▸ **DIRECTIONS FOR THIS TASK**
Rewrite the lines starting at the one containing "Mask every instance" and ending at the one containing "Listing matches in" as a numbered list, with both of those lines included and blank lines skipped. Leave the pictures out of your answer.

▸ **MATERIAL FOR THIS TASK**
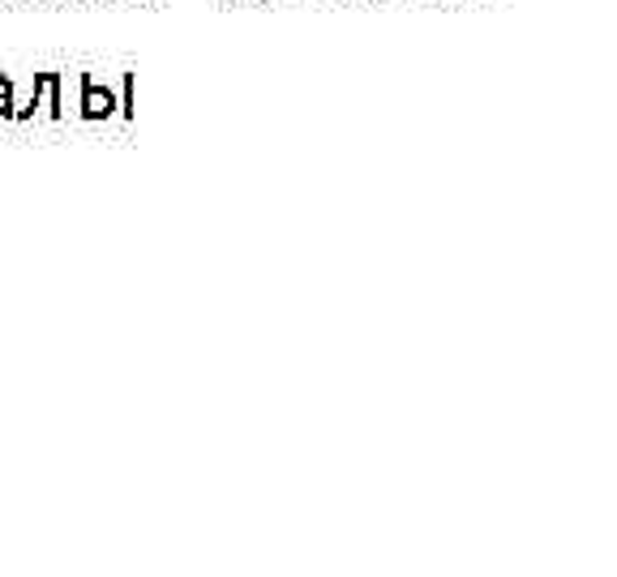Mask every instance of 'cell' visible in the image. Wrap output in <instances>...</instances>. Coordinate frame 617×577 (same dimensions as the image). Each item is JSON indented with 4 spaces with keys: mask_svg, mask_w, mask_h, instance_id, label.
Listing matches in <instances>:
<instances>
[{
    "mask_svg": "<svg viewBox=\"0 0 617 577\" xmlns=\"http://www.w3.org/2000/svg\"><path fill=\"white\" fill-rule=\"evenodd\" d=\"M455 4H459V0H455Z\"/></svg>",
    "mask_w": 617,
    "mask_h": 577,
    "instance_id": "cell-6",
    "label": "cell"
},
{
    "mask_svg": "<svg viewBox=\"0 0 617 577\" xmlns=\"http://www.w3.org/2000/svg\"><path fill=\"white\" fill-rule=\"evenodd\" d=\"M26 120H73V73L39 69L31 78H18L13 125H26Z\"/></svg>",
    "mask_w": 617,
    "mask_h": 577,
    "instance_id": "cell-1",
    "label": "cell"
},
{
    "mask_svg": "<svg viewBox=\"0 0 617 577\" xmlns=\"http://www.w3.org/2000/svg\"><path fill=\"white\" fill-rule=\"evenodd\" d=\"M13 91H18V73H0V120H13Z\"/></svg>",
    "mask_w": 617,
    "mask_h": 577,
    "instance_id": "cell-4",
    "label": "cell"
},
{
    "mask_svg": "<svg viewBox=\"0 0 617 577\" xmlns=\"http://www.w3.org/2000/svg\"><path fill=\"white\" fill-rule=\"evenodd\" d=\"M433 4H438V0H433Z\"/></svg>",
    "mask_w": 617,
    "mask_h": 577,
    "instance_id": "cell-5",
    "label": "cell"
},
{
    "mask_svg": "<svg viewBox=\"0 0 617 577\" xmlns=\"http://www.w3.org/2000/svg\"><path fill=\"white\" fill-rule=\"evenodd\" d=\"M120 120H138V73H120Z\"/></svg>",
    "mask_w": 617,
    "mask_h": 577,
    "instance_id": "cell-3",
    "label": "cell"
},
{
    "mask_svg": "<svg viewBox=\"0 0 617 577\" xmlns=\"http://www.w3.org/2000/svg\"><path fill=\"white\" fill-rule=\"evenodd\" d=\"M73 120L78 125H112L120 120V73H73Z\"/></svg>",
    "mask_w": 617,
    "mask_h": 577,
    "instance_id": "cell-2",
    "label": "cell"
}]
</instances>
---
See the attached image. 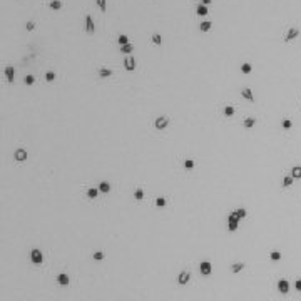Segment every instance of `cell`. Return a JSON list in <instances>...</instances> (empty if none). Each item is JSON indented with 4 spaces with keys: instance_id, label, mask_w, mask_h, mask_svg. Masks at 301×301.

▸ **WRITTEN ANSWER**
1. Mask every instance of 'cell' visible in the image. Wrap output in <instances>...</instances>. Coordinate frame 617×577 (same dimensions as the image). Each item is JSON indented with 4 spaces with keys: mask_svg, mask_w, mask_h, instance_id, label.
2. Listing matches in <instances>:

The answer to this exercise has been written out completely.